> [What is expected] Count the lines below with the string "Standing" in them. Only the number should be given.
*** Record excerpts Section Begins ***
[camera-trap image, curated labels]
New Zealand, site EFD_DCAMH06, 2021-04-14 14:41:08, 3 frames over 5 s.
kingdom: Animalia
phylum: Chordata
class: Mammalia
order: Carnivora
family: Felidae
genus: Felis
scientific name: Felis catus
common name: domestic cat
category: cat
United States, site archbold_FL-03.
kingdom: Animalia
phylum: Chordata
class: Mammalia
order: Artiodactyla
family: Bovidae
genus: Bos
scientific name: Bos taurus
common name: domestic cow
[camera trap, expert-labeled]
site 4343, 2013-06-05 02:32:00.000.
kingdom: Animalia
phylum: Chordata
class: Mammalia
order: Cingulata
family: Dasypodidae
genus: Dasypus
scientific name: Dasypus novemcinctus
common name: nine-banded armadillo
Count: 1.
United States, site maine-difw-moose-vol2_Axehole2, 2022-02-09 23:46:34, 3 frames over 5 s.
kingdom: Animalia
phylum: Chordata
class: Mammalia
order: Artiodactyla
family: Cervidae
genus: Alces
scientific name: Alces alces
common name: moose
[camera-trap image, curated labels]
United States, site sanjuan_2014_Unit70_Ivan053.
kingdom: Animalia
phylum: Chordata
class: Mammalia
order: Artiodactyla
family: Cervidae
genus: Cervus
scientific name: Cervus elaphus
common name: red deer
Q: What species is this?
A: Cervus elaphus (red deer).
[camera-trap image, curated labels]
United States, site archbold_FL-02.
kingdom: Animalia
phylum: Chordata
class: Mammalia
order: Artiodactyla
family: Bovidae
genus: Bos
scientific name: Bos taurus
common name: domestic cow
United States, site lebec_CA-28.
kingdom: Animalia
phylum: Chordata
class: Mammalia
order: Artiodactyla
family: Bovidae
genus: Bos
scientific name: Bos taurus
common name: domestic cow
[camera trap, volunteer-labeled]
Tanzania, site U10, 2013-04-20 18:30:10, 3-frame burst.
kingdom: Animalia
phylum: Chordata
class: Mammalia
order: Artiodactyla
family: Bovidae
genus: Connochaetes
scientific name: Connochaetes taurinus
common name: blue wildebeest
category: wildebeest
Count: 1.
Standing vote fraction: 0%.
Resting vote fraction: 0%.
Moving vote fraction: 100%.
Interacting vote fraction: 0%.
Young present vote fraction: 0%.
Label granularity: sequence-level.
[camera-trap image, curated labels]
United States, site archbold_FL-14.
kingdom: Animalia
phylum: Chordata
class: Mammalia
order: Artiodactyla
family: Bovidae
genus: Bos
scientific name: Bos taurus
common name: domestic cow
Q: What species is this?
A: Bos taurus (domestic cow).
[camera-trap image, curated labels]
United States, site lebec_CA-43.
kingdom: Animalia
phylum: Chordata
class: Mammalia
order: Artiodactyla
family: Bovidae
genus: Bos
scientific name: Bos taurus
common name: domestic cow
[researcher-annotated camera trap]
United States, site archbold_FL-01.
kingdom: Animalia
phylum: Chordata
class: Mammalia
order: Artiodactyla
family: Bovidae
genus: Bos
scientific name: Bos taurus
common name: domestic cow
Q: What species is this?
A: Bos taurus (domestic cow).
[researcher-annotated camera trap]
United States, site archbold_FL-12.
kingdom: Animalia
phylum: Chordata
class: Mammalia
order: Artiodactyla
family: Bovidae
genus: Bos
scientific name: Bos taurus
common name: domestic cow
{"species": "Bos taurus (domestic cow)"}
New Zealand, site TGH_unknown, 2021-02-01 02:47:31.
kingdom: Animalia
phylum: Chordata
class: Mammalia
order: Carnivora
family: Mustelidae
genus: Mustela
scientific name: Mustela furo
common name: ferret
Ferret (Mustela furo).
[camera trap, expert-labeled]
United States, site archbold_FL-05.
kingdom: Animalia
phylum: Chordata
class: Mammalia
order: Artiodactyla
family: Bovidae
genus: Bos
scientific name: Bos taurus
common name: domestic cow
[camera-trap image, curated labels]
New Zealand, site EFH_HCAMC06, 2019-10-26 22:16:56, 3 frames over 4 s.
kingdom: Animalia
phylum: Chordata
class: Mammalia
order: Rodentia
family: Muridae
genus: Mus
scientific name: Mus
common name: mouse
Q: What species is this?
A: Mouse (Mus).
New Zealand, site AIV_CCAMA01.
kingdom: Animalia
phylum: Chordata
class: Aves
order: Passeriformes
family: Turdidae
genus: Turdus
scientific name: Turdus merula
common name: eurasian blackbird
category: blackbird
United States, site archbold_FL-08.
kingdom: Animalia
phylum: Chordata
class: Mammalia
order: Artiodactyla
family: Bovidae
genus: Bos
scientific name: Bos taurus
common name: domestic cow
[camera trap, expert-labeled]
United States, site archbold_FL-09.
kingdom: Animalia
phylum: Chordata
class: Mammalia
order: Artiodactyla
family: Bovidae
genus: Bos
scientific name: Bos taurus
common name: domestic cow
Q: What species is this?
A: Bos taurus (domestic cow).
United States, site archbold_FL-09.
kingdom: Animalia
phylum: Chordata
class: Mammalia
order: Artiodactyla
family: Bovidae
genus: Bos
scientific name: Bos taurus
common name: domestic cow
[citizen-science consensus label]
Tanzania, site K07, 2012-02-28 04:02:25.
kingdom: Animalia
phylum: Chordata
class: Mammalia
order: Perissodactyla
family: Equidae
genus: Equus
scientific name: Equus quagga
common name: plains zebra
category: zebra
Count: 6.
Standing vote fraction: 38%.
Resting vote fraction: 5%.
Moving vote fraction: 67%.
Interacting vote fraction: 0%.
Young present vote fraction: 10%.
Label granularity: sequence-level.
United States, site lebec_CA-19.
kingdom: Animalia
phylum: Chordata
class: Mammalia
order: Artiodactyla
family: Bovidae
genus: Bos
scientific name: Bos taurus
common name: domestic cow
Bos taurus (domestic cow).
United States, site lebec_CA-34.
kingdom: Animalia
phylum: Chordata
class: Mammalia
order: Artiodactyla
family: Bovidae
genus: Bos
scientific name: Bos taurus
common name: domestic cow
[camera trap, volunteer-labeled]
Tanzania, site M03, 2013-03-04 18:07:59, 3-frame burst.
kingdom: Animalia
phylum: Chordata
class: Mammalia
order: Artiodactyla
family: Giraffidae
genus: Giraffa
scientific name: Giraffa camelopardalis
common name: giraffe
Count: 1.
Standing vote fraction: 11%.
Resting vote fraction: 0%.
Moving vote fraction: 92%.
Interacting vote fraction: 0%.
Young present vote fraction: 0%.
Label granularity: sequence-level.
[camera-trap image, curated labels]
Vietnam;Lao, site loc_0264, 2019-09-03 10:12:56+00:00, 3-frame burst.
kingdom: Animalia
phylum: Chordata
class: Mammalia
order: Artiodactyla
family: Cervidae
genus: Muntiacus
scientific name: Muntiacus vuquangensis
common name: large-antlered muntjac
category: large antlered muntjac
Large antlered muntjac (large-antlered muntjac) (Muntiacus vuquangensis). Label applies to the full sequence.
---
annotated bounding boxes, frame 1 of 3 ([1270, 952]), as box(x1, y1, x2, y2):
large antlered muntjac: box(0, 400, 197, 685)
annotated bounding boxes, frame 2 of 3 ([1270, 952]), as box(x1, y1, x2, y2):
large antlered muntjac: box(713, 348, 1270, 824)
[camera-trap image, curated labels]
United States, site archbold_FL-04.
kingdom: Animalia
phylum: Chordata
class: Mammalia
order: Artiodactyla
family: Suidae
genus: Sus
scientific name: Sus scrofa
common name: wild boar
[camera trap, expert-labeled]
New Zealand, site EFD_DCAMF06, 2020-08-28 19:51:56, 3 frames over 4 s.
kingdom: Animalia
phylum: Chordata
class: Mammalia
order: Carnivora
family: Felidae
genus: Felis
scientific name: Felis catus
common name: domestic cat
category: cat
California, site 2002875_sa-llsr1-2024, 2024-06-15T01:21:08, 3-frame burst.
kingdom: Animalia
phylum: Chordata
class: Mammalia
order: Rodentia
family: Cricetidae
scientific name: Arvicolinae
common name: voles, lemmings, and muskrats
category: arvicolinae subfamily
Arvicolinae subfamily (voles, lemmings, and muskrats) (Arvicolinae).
*** Record excerpts Section Ends ***
> [Solution to the exercise] 3